Begin

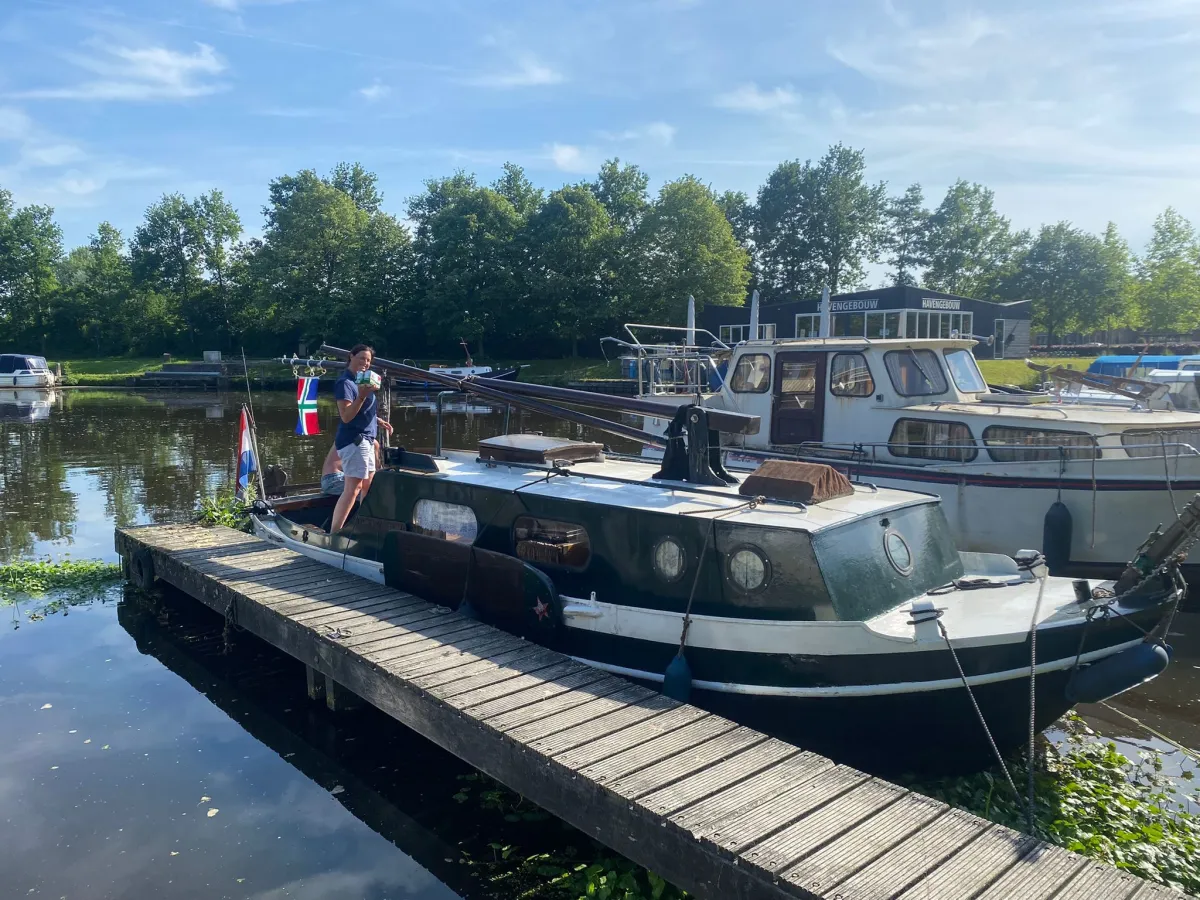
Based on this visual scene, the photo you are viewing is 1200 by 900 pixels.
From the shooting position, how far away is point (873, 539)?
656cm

End
Begin

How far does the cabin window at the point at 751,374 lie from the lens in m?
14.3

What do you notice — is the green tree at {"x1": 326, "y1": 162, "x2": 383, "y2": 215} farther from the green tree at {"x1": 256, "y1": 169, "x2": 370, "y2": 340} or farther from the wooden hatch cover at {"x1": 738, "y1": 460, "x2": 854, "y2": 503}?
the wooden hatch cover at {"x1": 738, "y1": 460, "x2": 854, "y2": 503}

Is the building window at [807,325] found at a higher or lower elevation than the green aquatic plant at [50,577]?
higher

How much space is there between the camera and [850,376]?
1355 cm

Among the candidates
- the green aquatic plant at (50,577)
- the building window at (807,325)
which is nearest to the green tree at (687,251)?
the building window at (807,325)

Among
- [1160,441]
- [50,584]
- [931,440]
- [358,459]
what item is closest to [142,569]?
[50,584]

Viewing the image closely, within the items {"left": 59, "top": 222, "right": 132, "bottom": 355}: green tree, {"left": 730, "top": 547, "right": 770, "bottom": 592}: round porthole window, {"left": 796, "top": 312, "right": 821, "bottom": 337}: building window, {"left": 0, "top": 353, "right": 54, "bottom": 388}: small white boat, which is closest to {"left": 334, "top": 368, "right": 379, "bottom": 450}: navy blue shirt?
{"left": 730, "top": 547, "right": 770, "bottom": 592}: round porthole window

End

## [PROBLEM DETAILS]
Collect every line in the rows above that contains the string "which", counting only matches with the same case.

## [TASK ANSWER]
which is nearest to the green tree at (687,251)?
Viewing the image closely, within the items {"left": 59, "top": 222, "right": 132, "bottom": 355}: green tree, {"left": 730, "top": 547, "right": 770, "bottom": 592}: round porthole window, {"left": 796, "top": 312, "right": 821, "bottom": 337}: building window, {"left": 0, "top": 353, "right": 54, "bottom": 388}: small white boat, which is closest to {"left": 334, "top": 368, "right": 379, "bottom": 450}: navy blue shirt?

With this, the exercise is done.